Sustained Load Tests

Location: crates/ruvector-nervous-system/tests/throughput.rs

Duration: Minimum 60 seconds per test Metrics:

  • Operations per second (mean, min, max)
  • Latency distribution under load
  • CPU utilization
  • Memory growth rate

Example:

#[test]
fn event_bus_sustained_throughput() {
    let bus = EventBus::new(1000);
    let start = Instant::now();
    let duration = Duration::from_secs(60);
    let mut count = 0u64;

    while start.elapsed() < duration {
        bus.publish(Event::new("test", vec![0.0; 128]));
        count += 1;
    }

    let events_per_sec = count as f64 / duration.as_secs_f64();
    assert!(events_per_sec > 10_000.0,
            "Event bus throughput {} < 10K/sec", events_per_sec);
}

5. Integration Tests

End-to-End Scenarios

Location: crates/ruvector-nervous-system/tests/integration.rs

Scenario Components Tested Success Criteria
DVS Event Processing EventBus → HDC → WTA → Hopfield <1ms end-to-end latency
Associative Recall Hopfield → PatternSeparation → EventBus >95% retrieval accuracy
Adaptive Learning BTSP → E-prop → EWC → Memory Positive transfer, <10% catastrophic forgetting
Cognitive Routing Workspace → Coherence → Attention Correct priority selection
Reflex Arc Cognitum → EventBus → WTA → Action <100μs reflex latency

Integration Test Structure

#[test]
fn test_dvs_to_classification_pipeline() {
    // Setup
    let event_bus = EventBus::new(1000);
    let hdc_encoder = HDCEncoder::new(10000);
    let wta = WTALayer::new(100, 0.5, 0.1);
    let hopfield = ModernHopfield::new(512, 100.0);

    // Train on patterns
    for (label, events) in training_data {
        let hv = hdc_encoder.encode_events(&events);
        let sparse = wta.compete(&hv);
        hopfield.store_labeled(label, &sparse);
    }

    // Test retrieval
    let test_events = generate_test_dvs_stream();
    let start = Instant::now();
    let hv = hdc_encoder.encode_events(&test_events);
    let sparse = wta.compete(&hv);
    let retrieved = hopfield.retrieve(&sparse);
    let latency = start.elapsed();

    // Verify
    assert!(latency < Duration::from_millis(1), "Latency {} > 1ms", latency.as_micros());
    assert!(retrieved.accuracy > 0.95, "Accuracy {} < 95%", retrieved.accuracy);
}

6. Property-Based Testing

Invariants to Verify

Location: Uses proptest crate throughout test suite

Property Component Verification
HDC
Binding commutativity bind(a, b) == bind(b, a) Property test
Bundling associativity bundle([a, b, c]) invariant to order Property test
Distance symmetry distance(a, b) == distance(b, a) Property test
Hopfield
Energy monotonic decrease Energy never increases during retrieval Property test
Fixed point stability Stored patterns are attractors Property test
Pattern Separation
Collision bound Collision rate < theoretical bound Statistical test
Reversibility decode(encode(x)) approximates x Property test

Example:

use proptest::prelude::*;

proptest! {
    #[test]
    fn hopfield_energy_decreases(
        pattern in prop::collection::vec(prop::num::f32::NORMAL, 512)

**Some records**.
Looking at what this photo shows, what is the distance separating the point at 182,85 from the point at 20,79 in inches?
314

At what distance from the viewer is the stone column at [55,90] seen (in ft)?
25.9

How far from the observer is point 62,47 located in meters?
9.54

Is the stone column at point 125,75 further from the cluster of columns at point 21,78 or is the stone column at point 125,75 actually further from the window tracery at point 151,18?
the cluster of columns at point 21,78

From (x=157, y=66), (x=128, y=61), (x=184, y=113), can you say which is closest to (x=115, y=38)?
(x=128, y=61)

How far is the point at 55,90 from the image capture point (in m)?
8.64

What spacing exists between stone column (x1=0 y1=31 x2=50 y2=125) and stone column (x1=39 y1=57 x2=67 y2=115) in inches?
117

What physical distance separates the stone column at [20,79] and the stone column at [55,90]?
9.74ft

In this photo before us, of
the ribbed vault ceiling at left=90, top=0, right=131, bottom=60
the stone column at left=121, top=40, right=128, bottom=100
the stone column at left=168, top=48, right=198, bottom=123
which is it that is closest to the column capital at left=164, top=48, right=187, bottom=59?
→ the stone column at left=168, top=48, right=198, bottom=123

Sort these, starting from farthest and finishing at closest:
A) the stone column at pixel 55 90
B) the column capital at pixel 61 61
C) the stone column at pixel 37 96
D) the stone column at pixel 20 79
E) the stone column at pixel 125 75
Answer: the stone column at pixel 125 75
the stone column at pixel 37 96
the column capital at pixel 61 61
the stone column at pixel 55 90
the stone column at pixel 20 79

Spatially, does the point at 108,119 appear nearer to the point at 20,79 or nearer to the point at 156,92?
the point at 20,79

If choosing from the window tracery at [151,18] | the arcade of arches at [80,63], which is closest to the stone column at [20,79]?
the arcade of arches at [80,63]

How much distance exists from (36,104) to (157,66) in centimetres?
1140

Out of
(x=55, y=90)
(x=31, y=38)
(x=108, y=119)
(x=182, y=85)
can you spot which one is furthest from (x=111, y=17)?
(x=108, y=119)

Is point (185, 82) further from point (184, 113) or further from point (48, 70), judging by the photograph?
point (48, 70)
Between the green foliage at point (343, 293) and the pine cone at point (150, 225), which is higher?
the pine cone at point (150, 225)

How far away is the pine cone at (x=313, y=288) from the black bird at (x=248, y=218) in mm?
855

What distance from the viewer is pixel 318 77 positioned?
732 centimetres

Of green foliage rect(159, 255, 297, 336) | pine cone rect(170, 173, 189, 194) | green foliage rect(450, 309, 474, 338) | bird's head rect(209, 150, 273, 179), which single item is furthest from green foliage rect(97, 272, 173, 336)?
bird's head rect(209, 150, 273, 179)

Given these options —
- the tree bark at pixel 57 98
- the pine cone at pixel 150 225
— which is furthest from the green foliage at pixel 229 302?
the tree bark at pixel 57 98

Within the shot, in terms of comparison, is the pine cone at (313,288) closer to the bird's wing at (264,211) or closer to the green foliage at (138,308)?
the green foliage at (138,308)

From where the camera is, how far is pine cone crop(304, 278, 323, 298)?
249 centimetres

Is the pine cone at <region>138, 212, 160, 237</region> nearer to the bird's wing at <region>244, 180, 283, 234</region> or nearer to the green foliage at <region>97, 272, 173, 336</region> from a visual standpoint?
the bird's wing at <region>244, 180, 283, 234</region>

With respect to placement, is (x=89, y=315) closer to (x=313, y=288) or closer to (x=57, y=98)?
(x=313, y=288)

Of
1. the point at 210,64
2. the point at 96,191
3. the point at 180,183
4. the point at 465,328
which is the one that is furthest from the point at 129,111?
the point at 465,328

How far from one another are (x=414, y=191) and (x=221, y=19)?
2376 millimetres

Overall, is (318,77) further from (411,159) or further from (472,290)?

**PROBLEMS TO SOLVE**.
1. Translate the sentence "Stored patterns are attractors." from the test plan into Spanish.
2. Reproduce the stretch of the test plan from "Sustained Load Tests" through "(mean, min, max)".
3. Go on with the test plan from the point where it stops.
The records are separate material and are unrelated to the test plan.

**EXPECTED ANSWERS**.
1. Los patrones almacenados son atractores.

2.
Sustained Load Tests

Location: crates/ruvector-nervous-system/tests/throughput.rs

Duration: Minimum 60 seconds per test Metrics:

  • Operations per second (mean, min, max)

3.
    ) {
        let mut hopfield = ModernHopfield::new(512, 100.0);
        hopfield.store(pattern.clone());

        let mut state = add_noise(&pattern, 0.2);
        let mut prev_energy = hopfield.energy(&state);

        for _ in 0..10 {
            state = hopfield.update(&state);
            let curr_energy = hopfield.energy(&state);
            prop_assert!(curr_energy <= prev_energy,
                        "Energy increased: {} -> {}", prev_energy, curr_energy);
            prev_energy = curr_energy;
        }
    }
}

proptest! {
    #[test]
    fn hdc_binding_commutative(
        a in hypervector_strategy(),
        b in hypervector_strategy()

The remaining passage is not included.